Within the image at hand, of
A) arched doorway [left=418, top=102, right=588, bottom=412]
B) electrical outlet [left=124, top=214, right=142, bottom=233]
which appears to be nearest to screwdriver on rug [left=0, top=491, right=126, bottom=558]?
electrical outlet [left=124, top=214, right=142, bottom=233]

****************

Stated problem:
Rewrite the listing, putting "hammer" wherever "screwdriver" appears and leaving everything else as it is.

Finished task:
Within the image at hand, of
A) arched doorway [left=418, top=102, right=588, bottom=412]
B) electrical outlet [left=124, top=214, right=142, bottom=233]
which appears to be nearest to hammer on rug [left=0, top=491, right=126, bottom=558]?
electrical outlet [left=124, top=214, right=142, bottom=233]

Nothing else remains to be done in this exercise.